PROBLEM DESCRIPTION:
Continue the third amendment to the purchase and sale agreement from the point where it stops.

PASSAGE PROVIDED:
Third Amendment to Purchase and Sale Agreement between the sellers identified therein and Easterly Government Properties LP dated as of December 21, 2021

Contract Categories: Business Finance - Purchase Agreements
EX-10.3 4 dea-ex10_3.htm EX-10.3 EX-10.3

EXHIBIT 10.3

 

THIRD AMENDMENT TO PURCHASE AND SALE AGREEMENT

 

THIS THIRD AMENDMENT TO PURCHASE AND SALE AGREEMENT (this “Amendment”) is made and entered into effective as of December 21, 2021 (the “Effective Date”), by and among the entities listed on Exhibit A attached hereto (each, a “Seller” and collectively, the “Sellers”), and EGP MEDBASE REIT LLC, a Delaware limited liability company (“Purchaser”).

THE DATA:
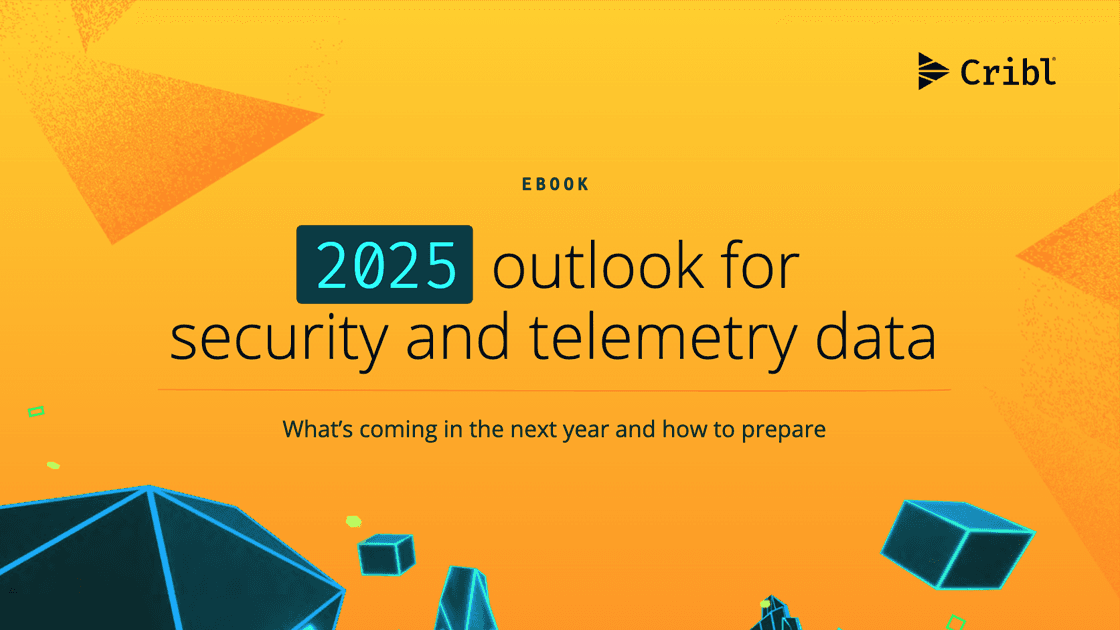 Cribl

EBOOK

2025 outlook for security and telemetry data

What's coming in the next year and how to prepare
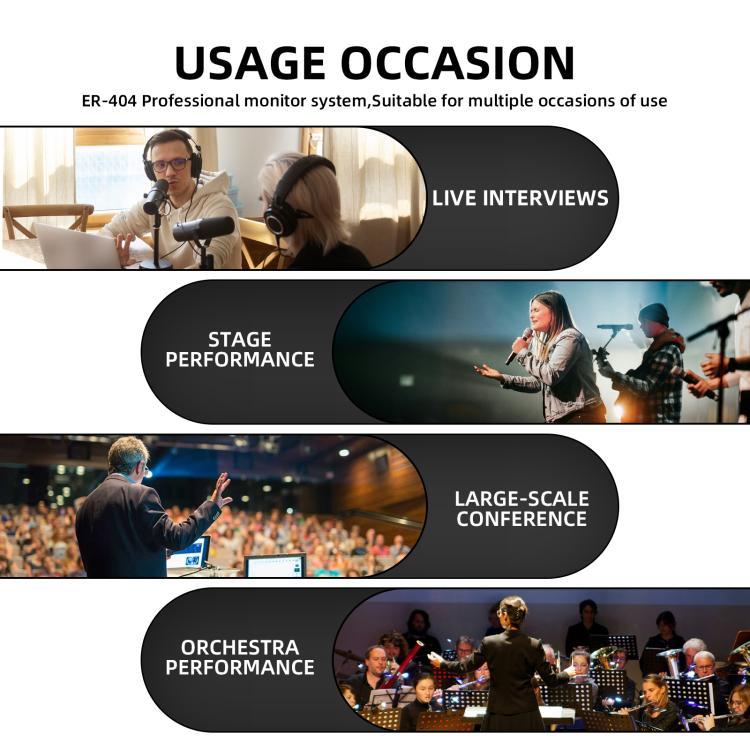 USAGE OCCASION

ER-404 Professional monitor system,Suitable for multiple occasions of use

LIVE INTERVIEWS

STAGE PERFORMANCE

LARGE-SCALE CONFERENCE

ORCHESTRA PERFORMANCE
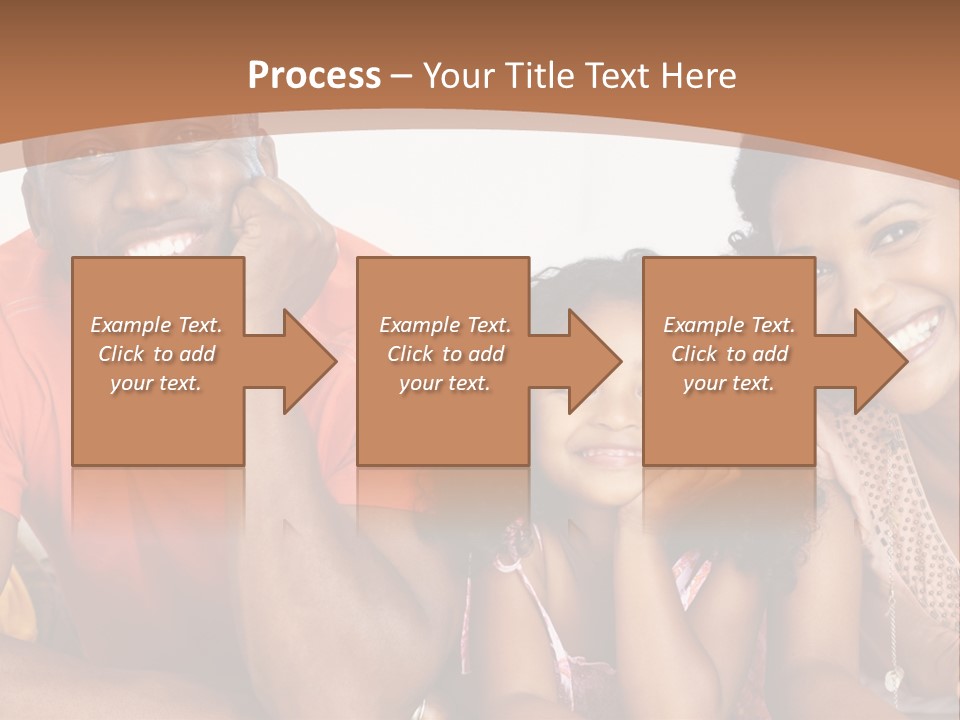 Process – Your Title Text Here

Example Text. Click to add your text.

Example Text. Click to add your text.

Example Text. Click to add your text.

SOLVED EXERCISE:
R E C I T A L S:

WHEREAS, Sellers and Purchaser (as successor by assignment from Easterly Government Properties LP, a Delaware limited partnership) entered into that certain Purchase and Sale Agreement dated as of September 30, 2021, as amended by that certain First Amendment to Purchase and Sale Agreement dated as of October 12, 2021 and as further amended by that certain Second Amendment to Purchase and Sale Agreement dated as of November 1, 2021 (collectively, the “Purchase Agreement”);

WHEREAS, pursuant to the Purchase Agreement, Sellers agreed to sell to Purchaser, and Purchaser agreed to buy from Sellers, the Membership Interests in the Companies set forth next to such Seller’s name on Exhibit A to the Purchase Agreement; and

WHEREAS, Sellers and Purchaser desire to further amend the Purchase Agreement to set forth certain agreements of the parties as more particularly set forth herein.

NOW, THEREFORE, in consideration of the terms, conditions and covenants contained in the Purchase Agreement and in this Amendment, and of other good and valuable consideration, the receipt and sufficiency of which are hereby acknowledged, Sellers and Purchaser agree as follows:

1.
Capitalized Terms. Capitalized terms used herein but not defined herein shall have the meanings given to such terms in the Purchase Agreement.
2.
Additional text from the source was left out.